### Exercise prompt:
Transcribe the lines of the listing from the line with "As found in this photo, among" to the line with "532, 367), player's", including both of those lines, and nothing else.

*** Material provided

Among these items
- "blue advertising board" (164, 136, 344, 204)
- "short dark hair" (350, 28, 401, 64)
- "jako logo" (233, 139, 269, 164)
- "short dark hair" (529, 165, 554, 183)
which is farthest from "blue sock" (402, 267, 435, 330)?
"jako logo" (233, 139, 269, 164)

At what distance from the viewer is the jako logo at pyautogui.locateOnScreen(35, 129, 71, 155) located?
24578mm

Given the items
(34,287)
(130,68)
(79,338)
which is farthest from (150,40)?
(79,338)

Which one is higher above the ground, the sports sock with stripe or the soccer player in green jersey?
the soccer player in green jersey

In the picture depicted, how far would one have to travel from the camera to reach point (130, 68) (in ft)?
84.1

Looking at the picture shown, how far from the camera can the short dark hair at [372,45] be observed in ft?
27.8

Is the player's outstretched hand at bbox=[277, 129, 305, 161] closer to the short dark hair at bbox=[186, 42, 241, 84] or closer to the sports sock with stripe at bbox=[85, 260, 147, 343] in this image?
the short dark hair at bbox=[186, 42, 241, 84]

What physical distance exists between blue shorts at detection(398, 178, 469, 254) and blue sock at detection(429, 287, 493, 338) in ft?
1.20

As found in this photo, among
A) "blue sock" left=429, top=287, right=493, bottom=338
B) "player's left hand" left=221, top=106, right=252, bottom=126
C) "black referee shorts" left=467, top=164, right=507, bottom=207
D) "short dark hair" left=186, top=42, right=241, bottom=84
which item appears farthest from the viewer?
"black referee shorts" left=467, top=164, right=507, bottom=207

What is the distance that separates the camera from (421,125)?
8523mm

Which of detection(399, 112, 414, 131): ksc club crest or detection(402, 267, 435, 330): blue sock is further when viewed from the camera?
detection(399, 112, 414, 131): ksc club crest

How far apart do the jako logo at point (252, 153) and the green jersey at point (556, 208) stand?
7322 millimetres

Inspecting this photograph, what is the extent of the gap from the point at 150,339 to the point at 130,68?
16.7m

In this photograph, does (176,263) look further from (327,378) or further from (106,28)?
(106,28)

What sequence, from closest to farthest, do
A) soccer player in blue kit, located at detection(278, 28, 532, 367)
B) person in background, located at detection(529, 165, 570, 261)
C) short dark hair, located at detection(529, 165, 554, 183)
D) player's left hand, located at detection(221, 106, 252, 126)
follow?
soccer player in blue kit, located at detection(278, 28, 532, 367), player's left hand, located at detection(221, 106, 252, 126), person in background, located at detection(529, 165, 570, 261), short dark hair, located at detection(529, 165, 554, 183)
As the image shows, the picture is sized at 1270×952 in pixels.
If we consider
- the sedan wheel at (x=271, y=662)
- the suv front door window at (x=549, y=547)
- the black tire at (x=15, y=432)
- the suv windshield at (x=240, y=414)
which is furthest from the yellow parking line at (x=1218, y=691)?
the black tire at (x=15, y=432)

******
*** Material provided

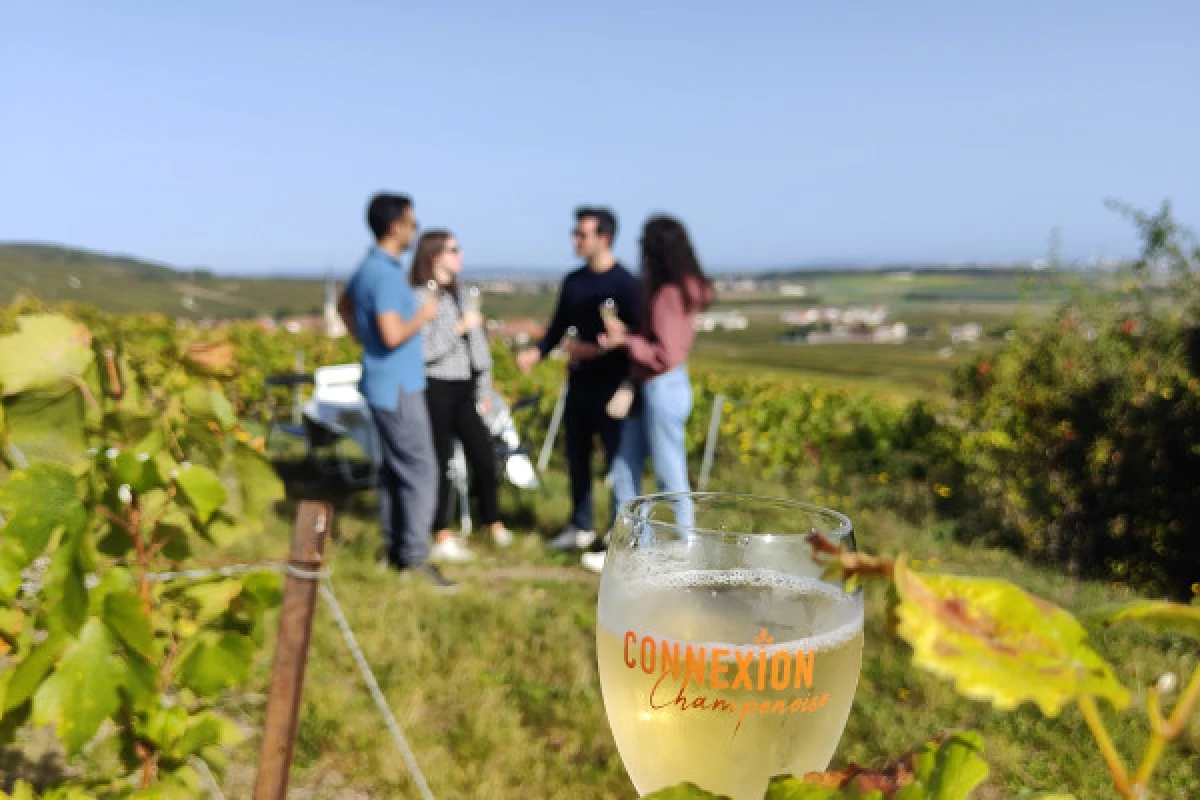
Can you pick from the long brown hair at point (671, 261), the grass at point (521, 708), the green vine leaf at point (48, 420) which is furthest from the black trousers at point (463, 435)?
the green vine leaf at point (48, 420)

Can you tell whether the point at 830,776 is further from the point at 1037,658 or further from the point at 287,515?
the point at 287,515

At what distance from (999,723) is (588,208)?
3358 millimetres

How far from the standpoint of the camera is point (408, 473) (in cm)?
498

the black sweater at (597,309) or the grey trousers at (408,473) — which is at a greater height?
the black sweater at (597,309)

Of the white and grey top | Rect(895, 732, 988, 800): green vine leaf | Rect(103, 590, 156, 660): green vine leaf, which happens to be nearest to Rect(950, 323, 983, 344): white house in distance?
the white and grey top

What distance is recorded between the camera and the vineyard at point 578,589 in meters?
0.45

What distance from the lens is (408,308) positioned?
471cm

******

### Answer in full:
As found in this photo, among
A) "blue sock" left=429, top=287, right=493, bottom=338
B) "player's left hand" left=221, top=106, right=252, bottom=126
C) "black referee shorts" left=467, top=164, right=507, bottom=207
D) "short dark hair" left=186, top=42, right=241, bottom=84
which item appears farthest from the viewer?
"black referee shorts" left=467, top=164, right=507, bottom=207

What is the distance that separates the camera from (421,125)?
8523mm

Which of detection(399, 112, 414, 131): ksc club crest or detection(402, 267, 435, 330): blue sock is further when viewed from the camera?
detection(399, 112, 414, 131): ksc club crest

How far apart do the jako logo at point (252, 153) and the green jersey at point (556, 208) stand?
7322 millimetres

Inspecting this photograph, what is the extent of the gap from the point at 150,339 to the point at 130,68?
16.7m

In this photograph, does (176,263) look further from (327,378) or further from (106,28)?
(106,28)

What sequence, from closest to farthest, do
A) soccer player in blue kit, located at detection(278, 28, 532, 367)
B) person in background, located at detection(529, 165, 570, 261)
C) short dark hair, located at detection(529, 165, 554, 183)
D) player's left hand, located at detection(221, 106, 252, 126)
follow?
soccer player in blue kit, located at detection(278, 28, 532, 367), player's left hand, located at detection(221, 106, 252, 126), person in background, located at detection(529, 165, 570, 261), short dark hair, located at detection(529, 165, 554, 183)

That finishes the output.